● **PROVIDED PASSAGE**
In the index space, moderate price declines are quite common, and they are also highly unpredictable. Investors focusing in this area may be more concerned with moderate declines than with more severe ones. In these cases, a bear put spread is a common hedging strategy.
In this type of spread, the index investor buys a put which has a higher strike price. Next, she sells a put with a lower strike price but the same expiration date. Depending upon the way that the index behaves, the investor thus has a degree of price protection equal to the difference between the two strike prices (minus the cost). While this is likely to be a moderate amount of protection, it is often sufficient to cover a brief downturn in the index.
Risks of Hedging
Hedging is a technique utilized to reduce risk, but it’s important to keep in mind that nearly every hedging practice will have its own downsides. First, as indicated above, hedging is imperfect and is not a guarantee of future success, nor does it ensure that any losses will be mitigated. Rather, investors should think of hedging in terms of pros and cons. Do the benefits of a particular strategy outweigh the added expense it requires? Because hedging will rarely if ever result in an investor making money, it’s worth remembering that a successful hedge is one that only prevents losses.
Hedging and the Everyday Investor
For most investors, hedging will never come into play in their financial activities. Many investors are unlikely to trade a derivative contract at any point. Part of the reason for this is that investors with a long-term strategy, such as those individuals saving for retirement, tend to ignore the day-to-day fluctuations of a given security. In these cases, short-term fluctuations are not critical because an investment will likely grow with the overall market.
For investors who fall into the buy-and-hold category, there may seem to be little to no reason to learn about hedging at all. Still, because large companies and investment funds tend to engage in hedging practices on a regular basis, and because these investors might follow or even be involved with these larger financial entities, it’s useful to have an understanding of what hedging entails so as to better be able to track and comprehend the actions of these larger players.

● **DATA ENTRIES**
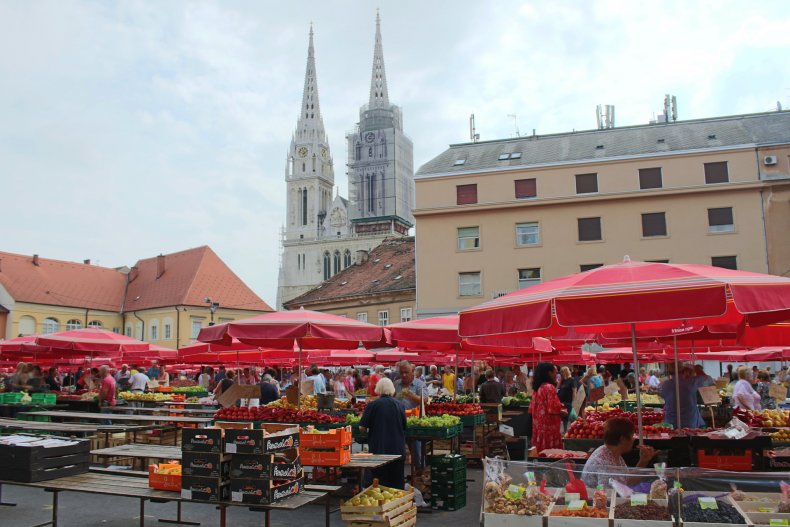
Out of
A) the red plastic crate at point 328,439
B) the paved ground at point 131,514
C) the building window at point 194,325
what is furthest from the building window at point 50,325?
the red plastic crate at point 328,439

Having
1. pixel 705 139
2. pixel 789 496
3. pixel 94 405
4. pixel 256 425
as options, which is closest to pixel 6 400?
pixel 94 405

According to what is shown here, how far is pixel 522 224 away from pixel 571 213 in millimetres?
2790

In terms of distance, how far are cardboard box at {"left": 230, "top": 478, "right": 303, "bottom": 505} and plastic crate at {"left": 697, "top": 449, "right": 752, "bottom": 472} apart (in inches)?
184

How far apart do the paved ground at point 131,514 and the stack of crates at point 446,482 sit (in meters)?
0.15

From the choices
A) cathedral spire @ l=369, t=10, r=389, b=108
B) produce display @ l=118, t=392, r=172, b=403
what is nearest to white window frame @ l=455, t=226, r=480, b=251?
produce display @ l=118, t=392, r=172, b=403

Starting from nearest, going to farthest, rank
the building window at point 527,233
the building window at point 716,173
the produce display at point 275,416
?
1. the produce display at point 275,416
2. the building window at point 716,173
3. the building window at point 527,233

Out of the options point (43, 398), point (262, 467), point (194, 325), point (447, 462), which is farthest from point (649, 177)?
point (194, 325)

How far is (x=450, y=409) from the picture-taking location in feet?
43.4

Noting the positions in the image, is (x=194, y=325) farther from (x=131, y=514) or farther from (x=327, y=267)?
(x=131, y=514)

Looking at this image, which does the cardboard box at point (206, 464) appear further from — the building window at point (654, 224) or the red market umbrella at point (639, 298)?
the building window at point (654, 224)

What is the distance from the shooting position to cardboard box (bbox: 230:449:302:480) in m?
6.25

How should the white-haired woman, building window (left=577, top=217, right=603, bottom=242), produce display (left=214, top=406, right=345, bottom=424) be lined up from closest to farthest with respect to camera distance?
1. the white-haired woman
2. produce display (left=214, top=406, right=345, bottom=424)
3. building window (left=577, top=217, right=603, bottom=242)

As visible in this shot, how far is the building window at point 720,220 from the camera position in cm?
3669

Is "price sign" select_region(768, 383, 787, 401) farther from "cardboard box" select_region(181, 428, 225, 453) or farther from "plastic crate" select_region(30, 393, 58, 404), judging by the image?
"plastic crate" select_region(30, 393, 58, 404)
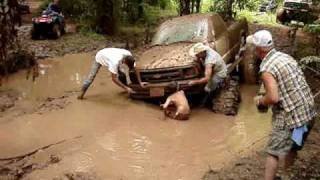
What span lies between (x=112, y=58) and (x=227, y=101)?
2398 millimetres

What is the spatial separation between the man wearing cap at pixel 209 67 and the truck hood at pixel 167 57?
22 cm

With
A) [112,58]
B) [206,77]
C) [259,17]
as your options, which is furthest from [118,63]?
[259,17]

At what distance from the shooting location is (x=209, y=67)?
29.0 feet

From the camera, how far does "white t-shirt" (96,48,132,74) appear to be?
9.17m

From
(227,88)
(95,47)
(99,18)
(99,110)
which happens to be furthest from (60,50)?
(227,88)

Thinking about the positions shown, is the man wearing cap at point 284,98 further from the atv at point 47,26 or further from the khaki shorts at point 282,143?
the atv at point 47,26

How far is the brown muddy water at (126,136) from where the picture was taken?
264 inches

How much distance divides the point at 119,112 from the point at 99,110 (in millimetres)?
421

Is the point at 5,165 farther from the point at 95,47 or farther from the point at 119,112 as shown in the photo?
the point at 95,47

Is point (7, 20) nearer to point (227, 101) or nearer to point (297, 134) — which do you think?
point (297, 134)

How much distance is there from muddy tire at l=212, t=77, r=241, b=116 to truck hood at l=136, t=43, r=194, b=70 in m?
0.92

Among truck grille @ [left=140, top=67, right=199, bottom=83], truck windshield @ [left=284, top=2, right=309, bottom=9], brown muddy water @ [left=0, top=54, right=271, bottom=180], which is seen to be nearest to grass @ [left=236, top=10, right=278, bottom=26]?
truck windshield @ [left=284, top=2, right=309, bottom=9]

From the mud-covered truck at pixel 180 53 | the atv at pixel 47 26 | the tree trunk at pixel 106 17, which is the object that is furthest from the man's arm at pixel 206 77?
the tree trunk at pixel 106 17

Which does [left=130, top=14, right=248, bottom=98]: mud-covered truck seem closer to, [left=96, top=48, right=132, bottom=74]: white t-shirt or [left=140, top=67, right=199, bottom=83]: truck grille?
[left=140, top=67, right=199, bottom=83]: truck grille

● **SHORT TASK**
Please decide whether each statement agrees with the hedging text, answering yes or no and quoting the words that decide it: (a) In a bear put spread, the investor sells the put with the higher strike price. (b) Hedging will rarely if ever result in an investor making money. (c) Investors with a long-term strategy tend to ignore day-to-day fluctuations of a security. The rows are not needed for this.

● **CORRECT OUTPUT**
(a) No: "the index investor buys a put which has a higher strike price."
(b) Yes: "hedging will rarely if ever result in an investor making money"
(c) Yes: "investors with a long-term strategy, such as those individuals saving for retirement, tend to ignore the day-to-day fluctuations of a given security."